Department of Biology
Previously named: Chemistry and Natural Science, Natural Science, Biology and Zoology
Established: 1941In 1837, James Robb, a Scottish scientist, was appointed as Professor of Chemistry and Natural Science at the King's College. Along with the study of Natural Sciences (Biology), courses in Chemistry and Geology were major components of this curriculum throughout the late nineteenth and early twentieth centuries.
In 1861, Loring Woart Bailey, a geologist and trained chemist, replaced Robb and held the Chair of Chemistry and Natural Science position until 1907. Botany, Zoology, and Geology were taught in the late 1800s and early 1900s, under the 'Chemistry and Natural Science' discipline. Course offerings throughout these years included Molecular Physics, Organic and Inorganic Chemistry, Zoology, Human Anatomy, Vegetable and Animal Physiology, and Geology. Experimental Chemistry was offered to first and second-year students beginning in the 1890s. The Bachelor of Science program was also established in 1890. Following Chemistry’s separation from Natural Science in 1900, the curriculum then turned its focus to courses in Botany, Animal Biology, Human Physiology, and Physical Geography and Geology. Honours courses began in an undergraduate student’s third year and consisted of Zoology and Astronomy, Mineralogy, followed by Lithology in a student's fourth year.
L.W. Bailey's retirement in 1907 coincided with significant advancements in the university's curriculum and the science departments as a whole. The creation of the Department of Applied Science in 1909, under the faculty of the same name, introduced a more in-depth study of the scientific and engineering disciplines, previously offered under the Faculty of Arts and Sciences. For the time being, Biology course offerings were kept to a minimum in this department, with the exception of particular botany courses required for obtaining a Bachelor of Science degree in Forestry. Biology courses remained listed under the Faculty of Arts and Science until the 1940s. By 1930, the department of ‘Chemistry and Natural Science’ was divided into the Departments of Biology, Chemistry, and Geology, although the year of their official departmentalization is acknowledged as 1941. The Department of Biology prioritized courses in zoology and animal and plant biology during this period.Throughout the 1940s and early 1950s there was an influx of ex-service students at UNB. It eventually resulted in sufficient staffing within the department, enough to manage the drastic increase in undergraduate enrollment. The Faculty of Arts and Science was divided in the early 1950s, allowing the Department of Biology to fall under the Faculty of Science.
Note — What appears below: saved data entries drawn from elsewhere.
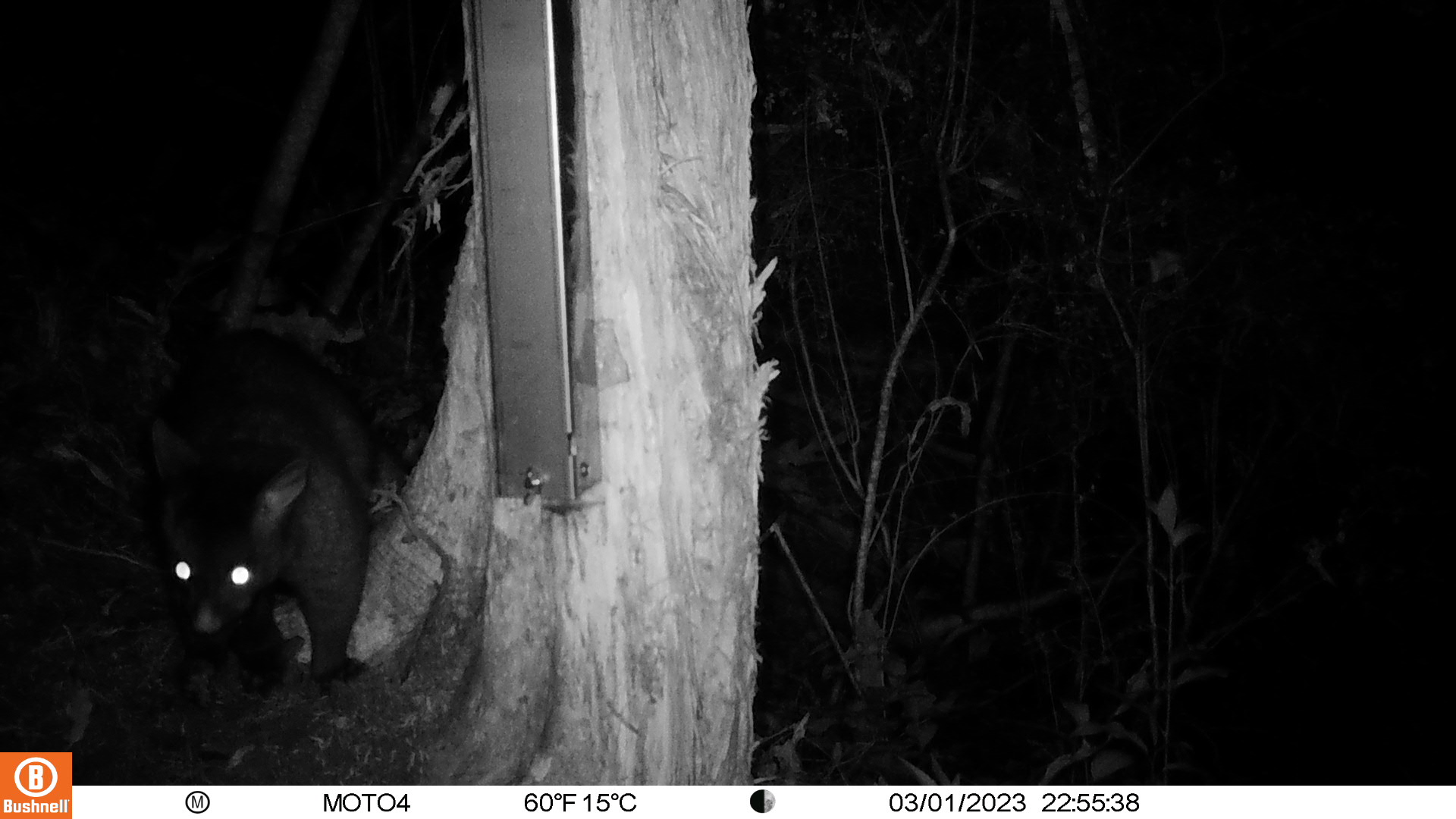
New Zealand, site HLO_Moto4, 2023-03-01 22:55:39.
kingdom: Animalia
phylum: Chordata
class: Mammalia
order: Diprotodontia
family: Phalangeridae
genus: Trichosurus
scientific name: Trichosurus vulpecula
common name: common brushtail possum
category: possum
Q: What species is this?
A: Possum (common brushtail possum) (Trichosurus vulpecula).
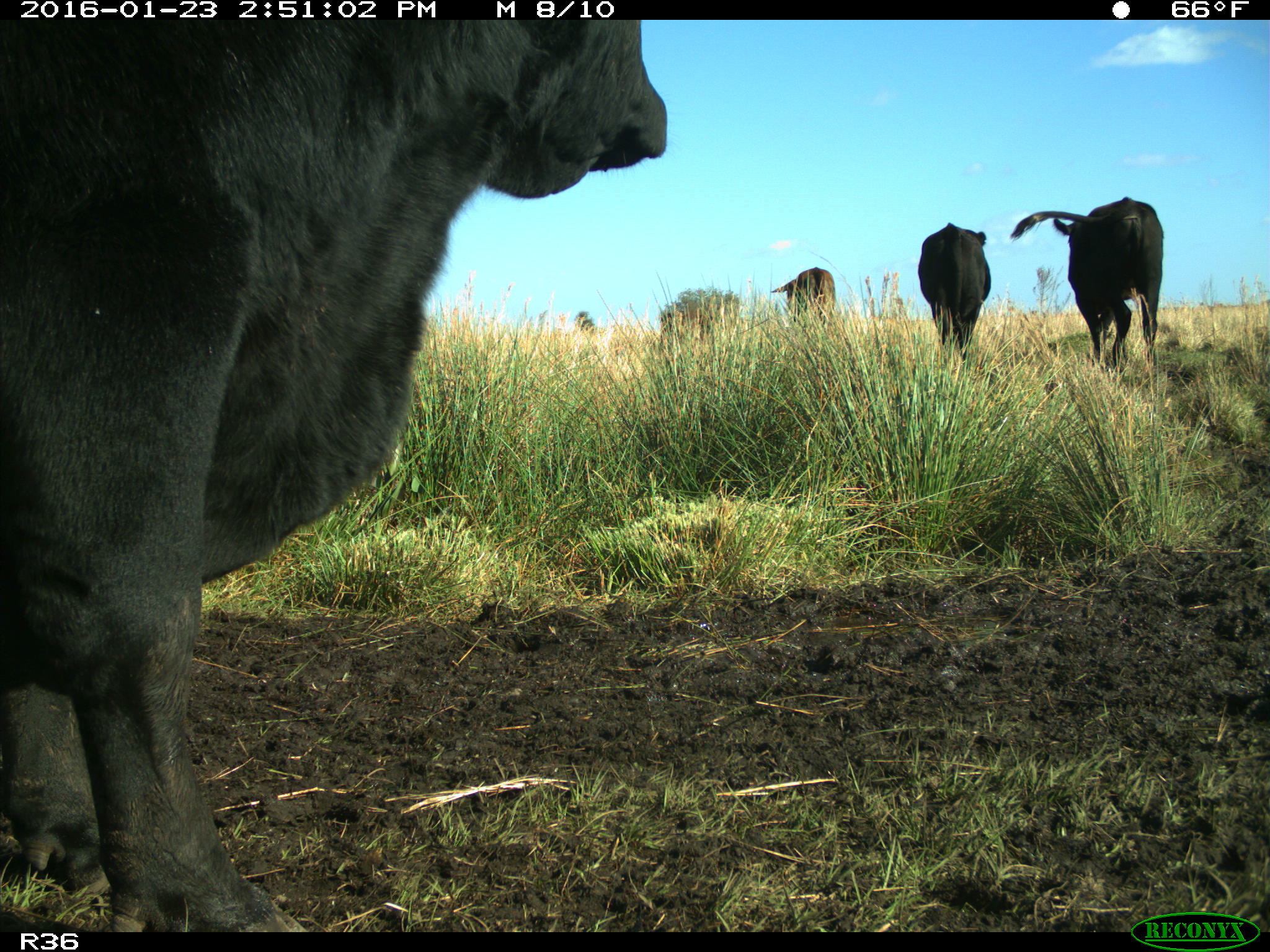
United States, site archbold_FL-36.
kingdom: Animalia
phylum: Chordata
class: Mammalia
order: Artiodactyla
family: Bovidae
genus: Bos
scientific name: Bos taurus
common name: domestic cow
Bos taurus (domestic cow).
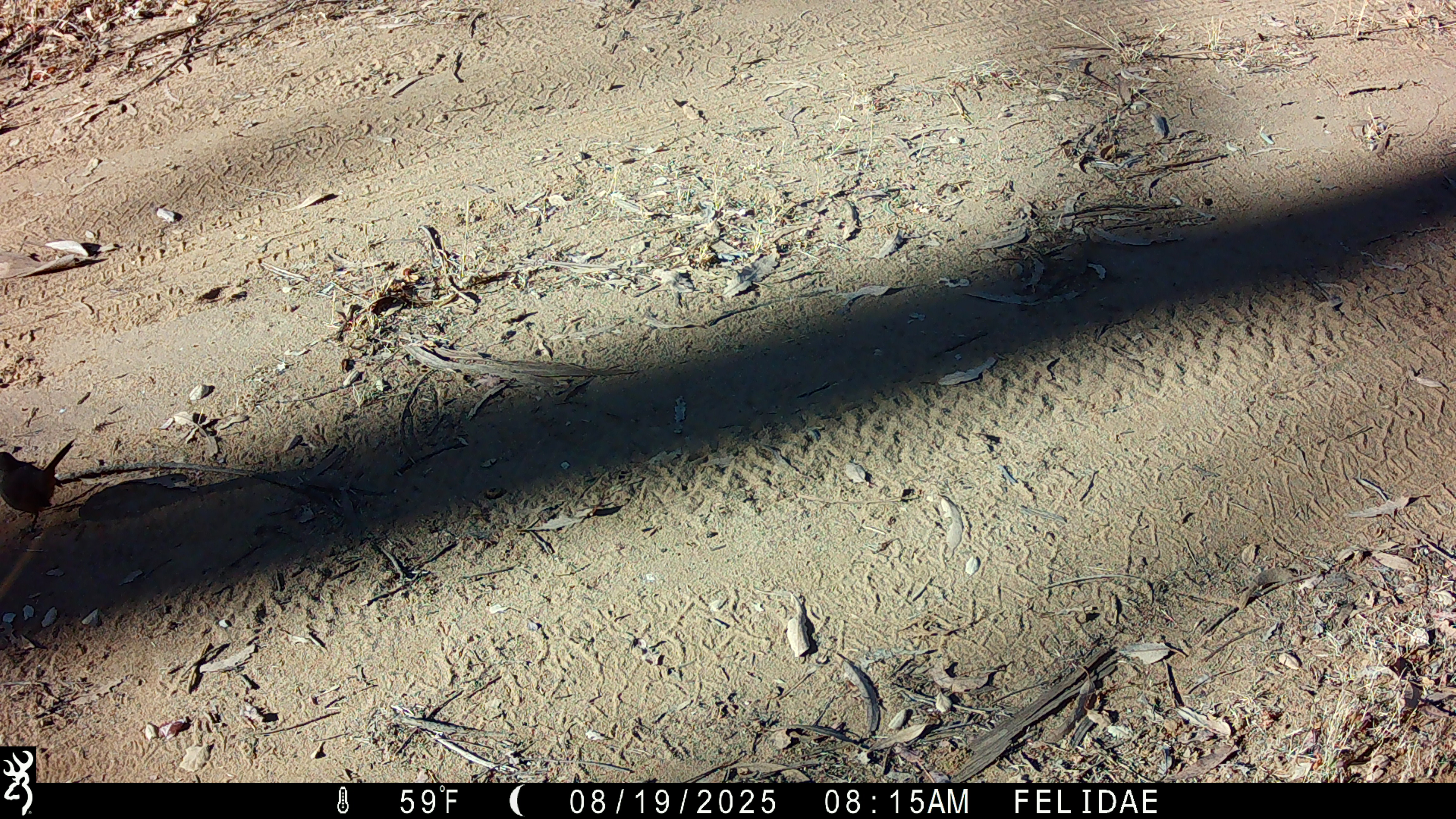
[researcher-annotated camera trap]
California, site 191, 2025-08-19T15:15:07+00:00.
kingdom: Animalia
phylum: Chordata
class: Aves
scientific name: Aves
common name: bird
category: unknown bird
Some course offerings during this period included Elementary General Biology, Elementary Botany, Vertebrate Zoology, Systematic Botany, Plant Anatomy, Genetics, Plant Pathology, Bacteriology, and Biochemistry. In the late 1940s, there were thirteen Biology courses, which then grew to eighteen by 1955. Growth was slow but continued steadily, and by 1972, there were around nineteen staff members in the department and twenty-six Biology course offerings at the undergraduate level. At the end of 1976 school year, the department had a staff of thirty-eight instructors.
The early 1980s saw Biology course offerings increase at sixty-six, with new additions such as Introductory Virology, Population Genetics, Microbial Physiology, Diseases of Forest Trees, Ecosystem Dynamics, and Biochemical Methods. For students majoring in Biology, there were eight different programs available by the mid-1980s. These programs were the Aquaculture and Fisheries Biology Program, the Biomedical Program, the Botany-Plant Science Program, the Entomology Program, the General Zoology Program, the Molecular and Microbiology Program, the Parasitology Program, and the Physiology Program. To properly accommodate each program option, the Department continued to grow, adding eighty-five courses by 1986-87. By the mid-2000s, there were more than forty Biology instructors and ninety-two course offerings. In the 2012-2013 year, there was a slight increase with ninety-five courses, some newer additions being Advanced Studies in Ichthyology, Ecology of Marine Birds, and Introduction to the Vascular Plant of New Brunswick.
Physical location: Loring Bailey Hall
Notes: The year that a certain department was established can be a subjective figure. For the purpose of this wiki, the year that a department is considered first established is the first year it was listed in the academic calendar as an independent chair with no other affiliation, unless documentation can demonstrate otherwise.
- Toole, F.J. “Chapter VI: The Scientific Tradition”. The University of New Brunswick Memorial Volume. Ed. Alfred G. Bailey. Fredericton: University of New Brunswick, 1950. 69-74.
- Department of Biology fonds (UA RG 330); Administrative history
- UNB Calendars (UA RG 86) 1861-62, 1862-63, 1887-88, 1890-91, 1897-98, 1900, 1909, 1930, 1931, 1932, 1941, 1944-45, 1949-50, 1952-53, 1955-56, 1969-70, 1971-72, 1975-76, 1981-82, 1982-83, 1986-87, 2003-04, 2005-06, 2007-08, 2012-13.